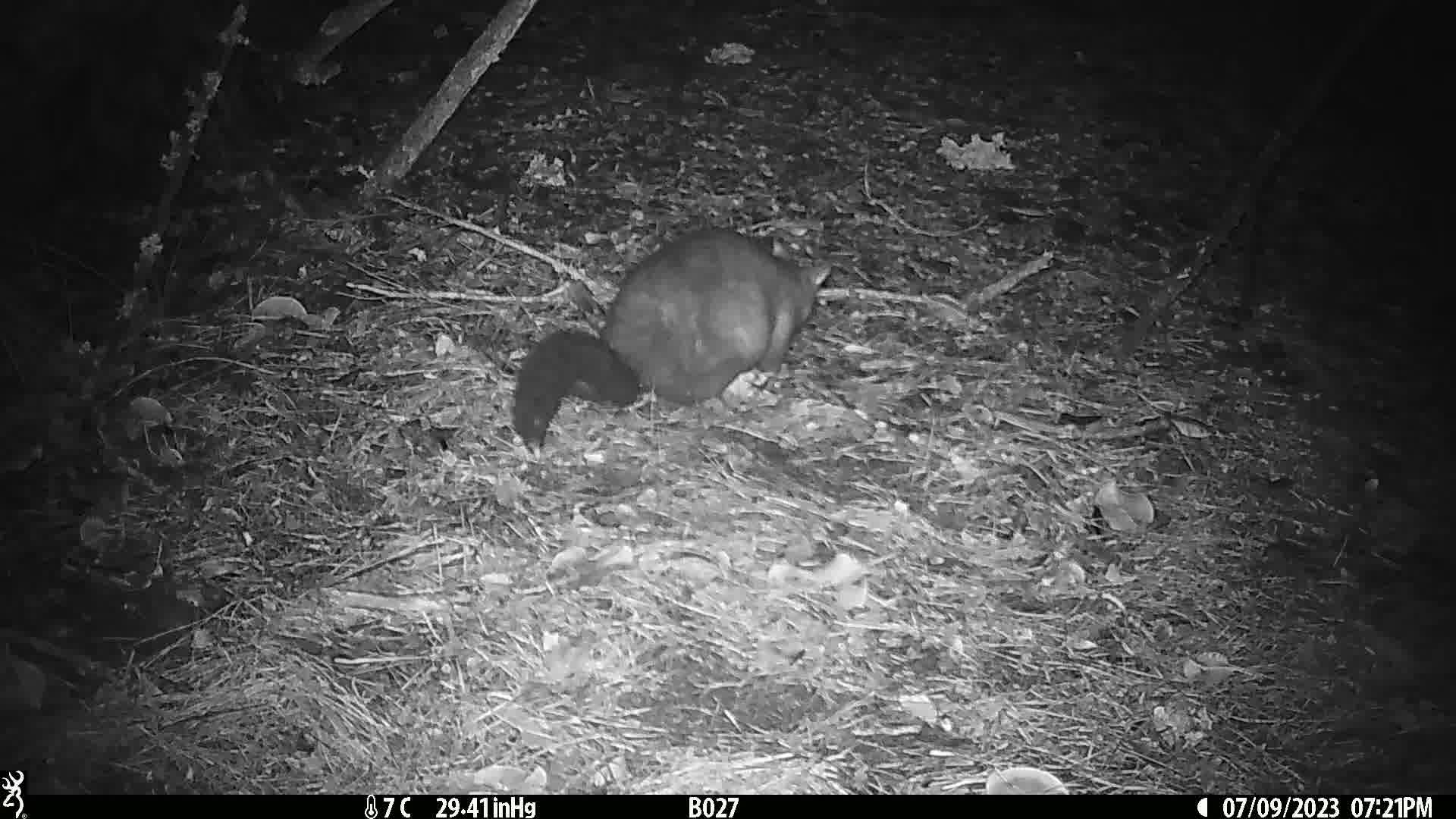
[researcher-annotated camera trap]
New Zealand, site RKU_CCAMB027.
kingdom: Animalia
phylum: Chordata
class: Mammalia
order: Diprotodontia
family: Phalangeridae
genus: Trichosurus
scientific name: Trichosurus vulpecula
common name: common brushtail possum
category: possum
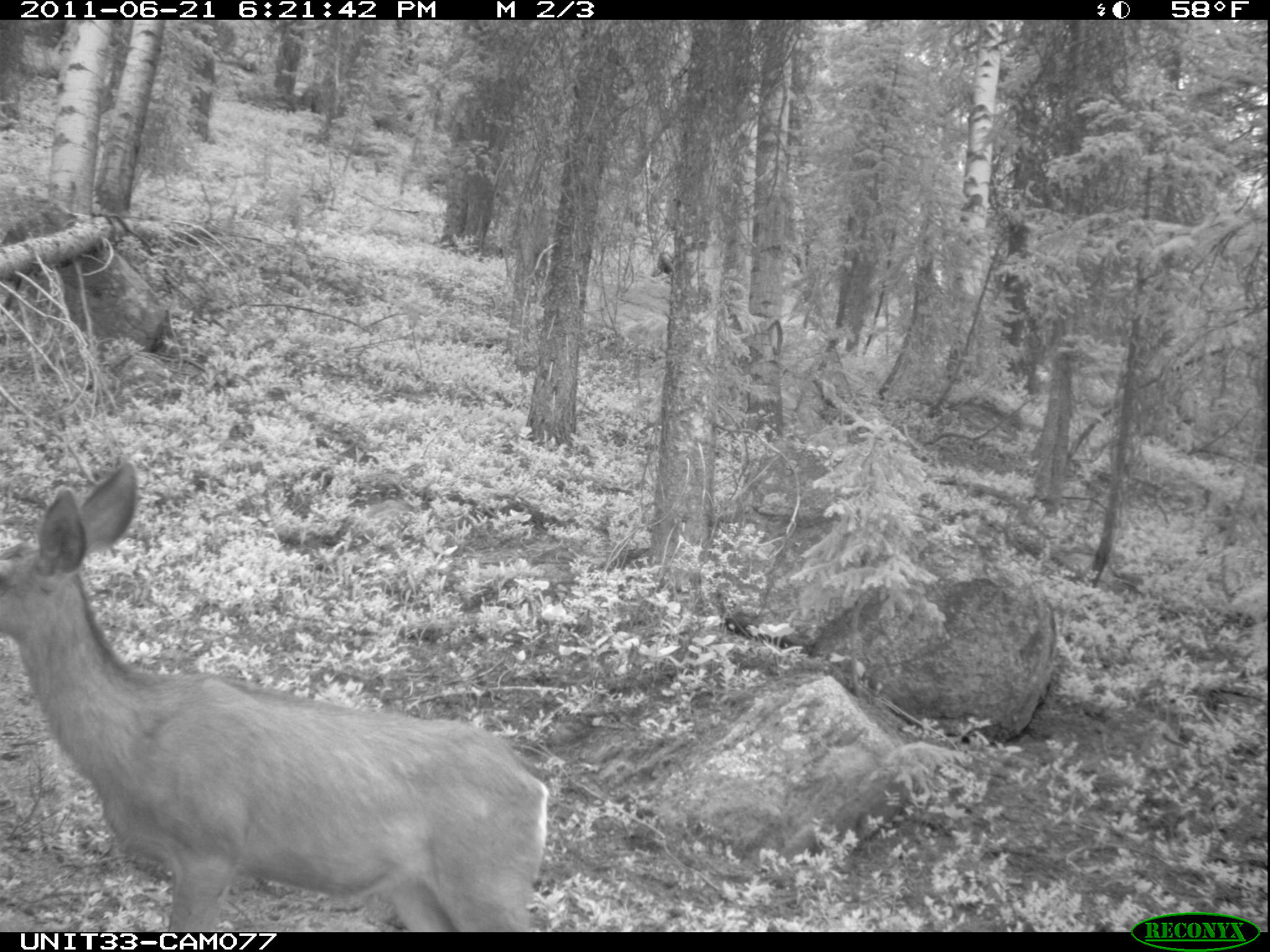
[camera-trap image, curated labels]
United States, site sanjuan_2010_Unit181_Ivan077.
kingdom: Animalia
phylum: Chordata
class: Mammalia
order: Artiodactyla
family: Cervidae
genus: Odocoileus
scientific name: Odocoileus hemionus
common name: mule deer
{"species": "Odocoileus hemionus (mule deer)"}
++++++++++++++++++++
About this task. Repeat the records above verbatim, with no pictures in the result.

Solution to the exercise.
[researcher-annotated camera trap]
New Zealand, site RKU_CCAMB027.
kingdom: Animalia
phylum: Chordata
class: Mammalia
order: Diprotodontia
family: Phalangeridae
genus: Trichosurus
scientific name: Trichosurus vulpecula
common name: common brushtail possum
category: possum
[camera-trap image, curated labels]
United States, site sanjuan_2010_Unit181_Ivan077.
kingdom: Animalia
phylum: Chordata
class: Mammalia
order: Artiodactyla
family: Cervidae
genus: Odocoileus
scientific name: Odocoileus hemionus
common name: mule deer
{"species": "Odocoileus hemionus (mule deer)"}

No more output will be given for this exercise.